02:04 * ilovefire nods
02:05
<@Vornicus>
You can use single or double quotes to delimit strings; the only difference is that with single quotes you have to escape single quotes in the string, and with double quotes you have to escape double quotes.
02:05 * ilovefire nods
02:06
<@Vornicus>
To /escape/ a thing in a string is to make it mean something different - in the case of quotes, it makes it mean just the quote symbol, as opposed to the end of the string.
02:06 * ilovefire nods...
02:06
<@Vornicus>
"I'm looking up \"strudel\" in the dictionary" and 'I\'m looking up "strudel" in the dictionary" are the same string.
02:07
<@C_tiger>
print "So I can say \"things like this\""
02:07
<@C_tiger>
Dang, your example is way better than mine.
02:07
<@C_tiger>
:P
02:07
<@ilovefire>
okay
02:08
<@Vornicus>
You can also use escapes to get special characters: "This is one line\nAnd this is another" <--- \n means "new line"
02:08 * ilovefire nods
02:08
<@Vornicus>
Another important one is \t, which is a tab.

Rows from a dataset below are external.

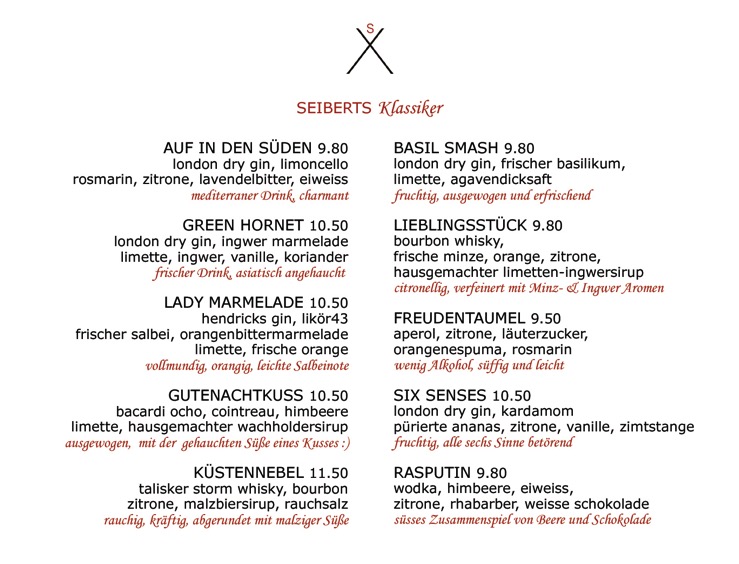 S

SEIBERTS Klassiker

AUF IN DEN SÜDEN 9.80
london dry gin, limoncello
rosmarin, zitrone, lavendelbitter, eiweiss
mediterraner Drink, charmant

GREEN HORNET 10.50
london dry gin, ingwer marmelade
limette, ingwer, vanille, koriander
frischer Drink, asiatisch angehaucht

LADY MARMELADE 10.50
hendricks gin, likör43
frischer salbei, orangenbittermarmelade
limette, frische orange
vollmundig, orangig, leichte Salbeinote

GUTENACHTKUSS 10.50
bacardi ocho, cointreau, himbeere
limette, hausgemachter wachholdersirup
ausgewogen, mit der gehauchten Süße eines Kusses :)

KÜSTENNEBEL 11.50
talisker storm whisky, bourbon
zitrone, malzbiersirup, rauchsalz
rauchig, kräftig, abgerundet mit malziger Süße

BASIL SMASH 9.80
london dry gin, frischer basilikum,
limette, agavendicksaft
fruchtig, ausgewogen und erfrischend

LIEBLINGSSTÜCK 9.80
bourbon whisky,
frische minze, orange, zitrone,
hausgemachter limetten-ingwersirup
citronellig, verfeinert mit Minz- & Ingwer Aromen

FREUDENTAUMEL 9.50
aperol, zitrone, läuterzucker,
orangenespuma, rosmarin
wenig Alkohol, süffig und leicht

SIX SENSES 10.50
london dry gin, kardamom
pürierte ananas, zitrone, vanille, zimtstange
fruchtig, alle sechs Sinne betörend

RASPUTIN 9.80
wodka, himbeere, eiweiss,
zitrone, rhabarber, weisse schokolade
süsses Zusammenspiel von Beere und Schokolade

There's some others but I don't use most of them.
02:09 * ilovefire nods.
02:10
<@Vornicus>
Strings can be talked about like you can talk about lists: "Hello"[1] gives "e"; for c in "Hello" gives "H" then "e" then "l" then "l" then "o" in turn.
02:11
<@Vornicus>
Strings are, however, unchangeable - "Hello"[1] = "u" doesn't work; you can't use append() or pop() on them either.
02:12
<@Vornicus>
You can glom strings together: "monkey" + "pants" produces "monkeypants"
02:13 * ilovefire nods.
02:15
<@Vornicus>
There are all sorts of ways you can get different versions of strings: "Hello".upper() gives "HELLO"
02:15 * ilovefire nods.
02:16
<@Vornicus>
there's also title, lower, and capitalize, that do similar things.
02:16
<@C_tiger>
capitalize = first letter, title = first letter of every word.
02:16
<@C_tiger>
and swapcase does exactly as you would assume.
02:18
<@Vornicus>
Then there are methods that check to see if all the characters in a string meet certain characteristics: my_string.islower() for instance tells you if all the characters in my_string with case information are lowercase (numbers, symbols, spaces, special characters do not have case information)
02:18
<@C_tiger>
http://docs.python.org/lib/string-methods.html
02:18
<@Vornicus>
I was about to link that.
02:19
<@C_tiger>
(Because reference materials are your friend)
02:20
<@ilovefire>
Indeed.
02:20
<@C_tiger>
You can also make lists of strings or lists containing numbers and strings.
02:27
<@Vornicus>
But the real amazingness of strings comes from your ability to process them: you've got find and replace, ljust center rjust, split and join, and some other toys.
02:27
<@C_tiger>
To be fair, if you really want to do some fun things with strings, learn perl instead of python.
02:28
<@C_tiger>
Then you have the power of regexp!
02:28
<@Vornicus>
Python has regex too, in the re library.
02:28
<@C_tiger>
Oooh.
02:28
<@Vornicus>
But that's a whole language in itself, I don't want to touch it.
02:29
<@C_tiger>
Still, a plug for perl.
02:29
<@Vornicus>
Don't learn perl.
02:29
<@C_tiger>
(but perl isn't as nice as python for learning programming, so on with your regularly scheduled coursework.)
02:29
<@ilovefire>
"To be honest, we hashed most of it together with perl"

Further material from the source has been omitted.